* **WHAT YOU WILL DO**
Extract every line of the listing below verbatim, leaving out any pictures.

* **DATA IN THIS EXERCISE**
┏━━
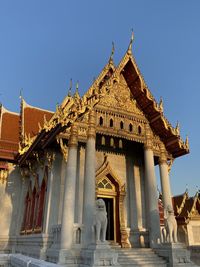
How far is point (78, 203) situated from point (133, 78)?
5905 mm

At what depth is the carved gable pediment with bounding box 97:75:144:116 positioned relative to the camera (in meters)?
10.9

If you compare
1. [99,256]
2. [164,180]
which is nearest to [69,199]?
[99,256]

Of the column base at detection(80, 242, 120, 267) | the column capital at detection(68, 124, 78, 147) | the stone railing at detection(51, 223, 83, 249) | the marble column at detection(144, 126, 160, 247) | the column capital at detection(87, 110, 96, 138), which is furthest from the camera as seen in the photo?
the column capital at detection(87, 110, 96, 138)

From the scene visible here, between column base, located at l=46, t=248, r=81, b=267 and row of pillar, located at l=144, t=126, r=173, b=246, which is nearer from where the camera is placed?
column base, located at l=46, t=248, r=81, b=267

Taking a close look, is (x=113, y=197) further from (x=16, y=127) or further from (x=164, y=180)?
(x=16, y=127)

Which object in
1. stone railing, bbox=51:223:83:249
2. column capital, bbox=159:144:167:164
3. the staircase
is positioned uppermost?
column capital, bbox=159:144:167:164

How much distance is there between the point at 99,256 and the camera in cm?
687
┗━━
* **TASK ANSWER**
How far is point (78, 203) situated from point (133, 78)?
5905 mm

At what depth is the carved gable pediment with bounding box 97:75:144:116 positioned relative to the camera (in meters)?
10.9

If you compare
1. [99,256]
2. [164,180]
which is nearest to [69,199]?
[99,256]

Of the column base at detection(80, 242, 120, 267) | the column capital at detection(68, 124, 78, 147) | the stone railing at detection(51, 223, 83, 249) | the marble column at detection(144, 126, 160, 247) | the column capital at detection(87, 110, 96, 138), which is furthest from the camera as seen in the photo?
the column capital at detection(87, 110, 96, 138)

From the scene visible here, between column base, located at l=46, t=248, r=81, b=267 and row of pillar, located at l=144, t=126, r=173, b=246, which is nearer from where the camera is placed?
column base, located at l=46, t=248, r=81, b=267

Taking a close look, is (x=113, y=197) further from (x=16, y=127) or further from (x=164, y=180)?
(x=16, y=127)

Which object in
1. stone railing, bbox=51:223:83:249
2. column capital, bbox=159:144:167:164
3. the staircase
is positioned uppermost?
column capital, bbox=159:144:167:164

How much distance is there between the point at 99,256 and the camera in cm?
687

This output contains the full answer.